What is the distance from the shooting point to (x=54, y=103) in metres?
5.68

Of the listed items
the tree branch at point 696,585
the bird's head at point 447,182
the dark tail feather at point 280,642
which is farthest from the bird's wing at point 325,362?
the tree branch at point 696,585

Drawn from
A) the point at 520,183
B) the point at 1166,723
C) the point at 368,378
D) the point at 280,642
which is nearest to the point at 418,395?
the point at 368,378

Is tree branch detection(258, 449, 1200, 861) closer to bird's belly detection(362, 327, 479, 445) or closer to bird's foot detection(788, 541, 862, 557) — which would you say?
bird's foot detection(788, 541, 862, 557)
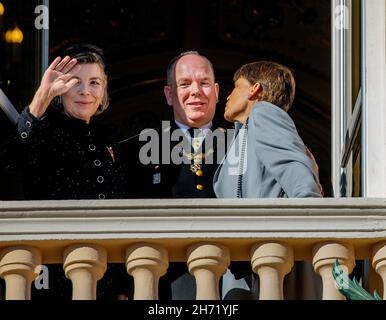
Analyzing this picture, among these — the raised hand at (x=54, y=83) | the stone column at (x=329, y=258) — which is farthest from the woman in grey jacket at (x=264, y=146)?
the raised hand at (x=54, y=83)

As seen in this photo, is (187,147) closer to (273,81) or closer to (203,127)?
(203,127)

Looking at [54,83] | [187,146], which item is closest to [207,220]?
[54,83]

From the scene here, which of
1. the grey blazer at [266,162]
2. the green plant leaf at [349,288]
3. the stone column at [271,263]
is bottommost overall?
the green plant leaf at [349,288]

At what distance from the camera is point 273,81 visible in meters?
7.64

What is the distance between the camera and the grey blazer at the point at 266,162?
278 inches

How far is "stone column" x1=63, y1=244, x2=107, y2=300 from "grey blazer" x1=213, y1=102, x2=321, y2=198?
0.80 metres

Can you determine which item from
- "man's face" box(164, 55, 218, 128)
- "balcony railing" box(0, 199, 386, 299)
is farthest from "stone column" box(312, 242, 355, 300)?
"man's face" box(164, 55, 218, 128)

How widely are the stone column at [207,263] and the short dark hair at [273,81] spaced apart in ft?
3.67

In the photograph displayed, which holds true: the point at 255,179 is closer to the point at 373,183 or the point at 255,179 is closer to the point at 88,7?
the point at 373,183

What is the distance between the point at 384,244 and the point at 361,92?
1.00 meters

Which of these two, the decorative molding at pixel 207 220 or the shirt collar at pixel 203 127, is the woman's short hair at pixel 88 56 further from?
the decorative molding at pixel 207 220

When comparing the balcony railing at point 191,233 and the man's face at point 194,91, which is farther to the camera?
the man's face at point 194,91

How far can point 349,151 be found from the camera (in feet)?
27.0
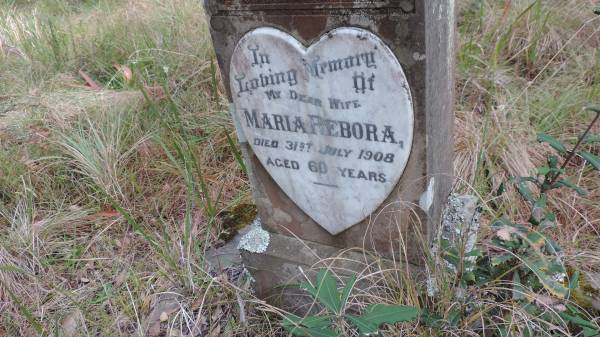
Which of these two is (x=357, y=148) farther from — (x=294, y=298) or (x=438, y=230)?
(x=294, y=298)

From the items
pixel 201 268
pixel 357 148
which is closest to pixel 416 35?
pixel 357 148

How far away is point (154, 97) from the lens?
8.41 ft

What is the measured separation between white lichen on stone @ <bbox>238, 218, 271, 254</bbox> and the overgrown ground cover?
0.16 m

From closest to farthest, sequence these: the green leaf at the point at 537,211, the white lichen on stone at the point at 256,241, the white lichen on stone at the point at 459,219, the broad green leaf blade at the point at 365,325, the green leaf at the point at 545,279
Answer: the broad green leaf blade at the point at 365,325
the green leaf at the point at 545,279
the green leaf at the point at 537,211
the white lichen on stone at the point at 459,219
the white lichen on stone at the point at 256,241

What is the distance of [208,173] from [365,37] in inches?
56.2

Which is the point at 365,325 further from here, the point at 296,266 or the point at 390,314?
the point at 296,266

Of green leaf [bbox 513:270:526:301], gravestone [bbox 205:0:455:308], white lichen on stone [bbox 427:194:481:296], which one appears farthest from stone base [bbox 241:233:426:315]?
green leaf [bbox 513:270:526:301]

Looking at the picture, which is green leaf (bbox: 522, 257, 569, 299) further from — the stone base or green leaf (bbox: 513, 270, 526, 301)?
the stone base

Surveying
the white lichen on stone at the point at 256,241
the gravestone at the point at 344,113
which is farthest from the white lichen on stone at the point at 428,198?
the white lichen on stone at the point at 256,241

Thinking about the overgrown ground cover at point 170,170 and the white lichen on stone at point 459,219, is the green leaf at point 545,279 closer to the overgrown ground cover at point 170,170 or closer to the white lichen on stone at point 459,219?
the overgrown ground cover at point 170,170

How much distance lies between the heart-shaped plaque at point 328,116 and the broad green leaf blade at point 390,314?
1.02 ft

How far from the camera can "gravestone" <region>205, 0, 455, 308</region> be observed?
1033 millimetres

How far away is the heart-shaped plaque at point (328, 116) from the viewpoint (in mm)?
1071

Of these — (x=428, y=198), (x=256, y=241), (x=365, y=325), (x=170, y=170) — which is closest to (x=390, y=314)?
(x=365, y=325)
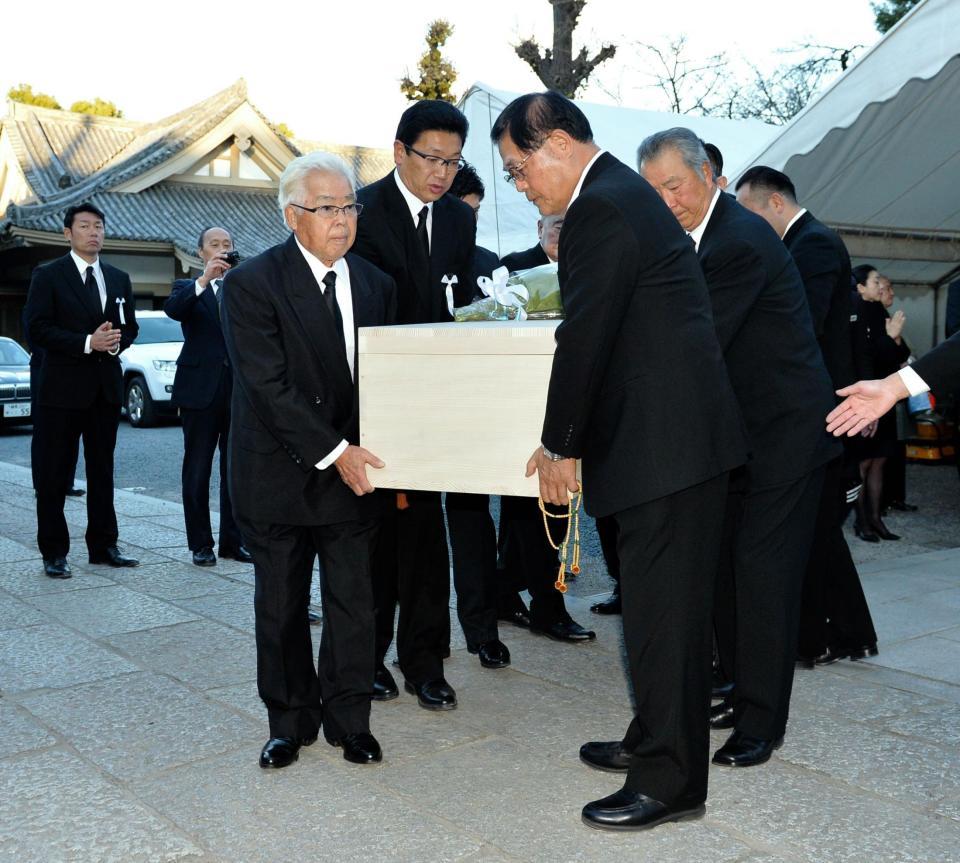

THE REQUEST: Render every line above as a JSON list of strings, one string per line, with blank lines and the pictures left out.

REPLY TO THE EXERCISE:
[
  "What is the distance from the shooting point to (x=54, y=103) in metres?",
  "5.68",
  "Of the listed items",
  "the tree branch at point 696,585",
  "the bird's head at point 447,182",
  "the dark tail feather at point 280,642",
  "which is farthest from the bird's wing at point 325,362?",
  "the tree branch at point 696,585",
  "Drawn from",
  "A) the point at 520,183",
  "B) the point at 1166,723",
  "C) the point at 368,378",
  "D) the point at 280,642",
  "which is nearest to the point at 418,395?",
  "the point at 368,378",
  "Is tree branch detection(258, 449, 1200, 861) closer to bird's belly detection(362, 327, 479, 445) or closer to bird's foot detection(788, 541, 862, 557) — which would you say?",
  "bird's foot detection(788, 541, 862, 557)",
  "Analyzing this picture, among these — the raised hand at (x=54, y=83) | the stone column at (x=329, y=258) — which is farthest from the woman in grey jacket at (x=264, y=146)?",
  "the raised hand at (x=54, y=83)",
  "As seen in this photo, is (187,147) closer to (273,81) or closer to (203,127)?",
  "(203,127)",
  "Looking at [54,83] | [187,146], which item is closest to [207,220]?",
  "[54,83]",
  "From the scene here, which of",
  "1. the grey blazer at [266,162]",
  "2. the green plant leaf at [349,288]",
  "3. the stone column at [271,263]",
  "is bottommost overall?",
  "the green plant leaf at [349,288]",
  "At what distance from the camera is point 273,81 visible in meters?",
  "7.64",
  "What is the distance between the camera and the grey blazer at the point at 266,162?",
  "278 inches",
  "How far is \"stone column\" x1=63, y1=244, x2=107, y2=300 from \"grey blazer\" x1=213, y1=102, x2=321, y2=198?",
  "0.80 metres",
  "Can you determine which item from",
  "- \"man's face\" box(164, 55, 218, 128)",
  "- \"balcony railing\" box(0, 199, 386, 299)",
  "is farthest from \"stone column\" box(312, 242, 355, 300)?",
  "\"man's face\" box(164, 55, 218, 128)",
  "How widely are the stone column at [207,263] and the short dark hair at [273,81] spaced apart in ft?",
  "3.67",
  "In the photograph displayed, which holds true: the point at 255,179 is closer to the point at 373,183 or the point at 255,179 is closer to the point at 88,7?",
  "the point at 373,183",
  "What is the distance between the point at 384,244 and the point at 361,92?",
  "1.00 meters",
  "Which of these two, the decorative molding at pixel 207 220 or the shirt collar at pixel 203 127, is the woman's short hair at pixel 88 56 further from?",
  "the decorative molding at pixel 207 220",
  "When comparing the balcony railing at point 191,233 and the man's face at point 194,91, which is farther to the camera?",
  "the man's face at point 194,91",
  "How far can point 349,151 be found from the camera (in feet)?",
  "27.0",
  "Which of these two is (x=357, y=148) farther from — (x=294, y=298) or (x=438, y=230)?",
  "(x=294, y=298)",
  "From the items",
  "pixel 201 268",
  "pixel 357 148",
  "which is closest to pixel 416 35?",
  "pixel 357 148",
  "How far away is point (154, 97) from the lens?",
  "8.41 ft",
  "What is the measured separation between white lichen on stone @ <bbox>238, 218, 271, 254</bbox> and the overgrown ground cover?",
  "0.16 m",
  "From closest to farthest, sequence these: the green leaf at the point at 537,211, the white lichen on stone at the point at 256,241, the white lichen on stone at the point at 459,219, the broad green leaf blade at the point at 365,325, the green leaf at the point at 545,279",
  "Answer: the broad green leaf blade at the point at 365,325",
  "the green leaf at the point at 545,279",
  "the green leaf at the point at 537,211",
  "the white lichen on stone at the point at 459,219",
  "the white lichen on stone at the point at 256,241",
  "What is the distance of [208,173] from [365,37] in inches?",
  "56.2",
  "Which is the point at 365,325 further from here, the point at 296,266 or the point at 390,314?",
  "the point at 296,266",
  "Of green leaf [bbox 513:270:526:301], gravestone [bbox 205:0:455:308], white lichen on stone [bbox 427:194:481:296], which one appears farthest from stone base [bbox 241:233:426:315]?",
  "green leaf [bbox 513:270:526:301]",
  "Looking at the picture, which is green leaf (bbox: 522, 257, 569, 299) further from — the stone base or green leaf (bbox: 513, 270, 526, 301)?",
  "the stone base",
  "Surveying",
  "the white lichen on stone at the point at 256,241",
  "the gravestone at the point at 344,113",
  "which is farthest from the white lichen on stone at the point at 428,198?",
  "the white lichen on stone at the point at 256,241",
  "Thinking about the overgrown ground cover at point 170,170 and the white lichen on stone at point 459,219, is the green leaf at point 545,279 closer to the overgrown ground cover at point 170,170 or closer to the white lichen on stone at point 459,219?",
  "the overgrown ground cover at point 170,170",
  "How much distance lies between the heart-shaped plaque at point 328,116 and the broad green leaf blade at point 390,314?",
  "1.02 ft",
  "How far from the camera can \"gravestone\" <region>205, 0, 455, 308</region> be observed?",
  "1033 millimetres",
  "How far away is the heart-shaped plaque at point (328, 116) from the viewpoint (in mm)?",
  "1071",
  "Of these — (x=428, y=198), (x=256, y=241), (x=365, y=325), (x=170, y=170) — which is closest to (x=390, y=314)?",
  "(x=365, y=325)"
]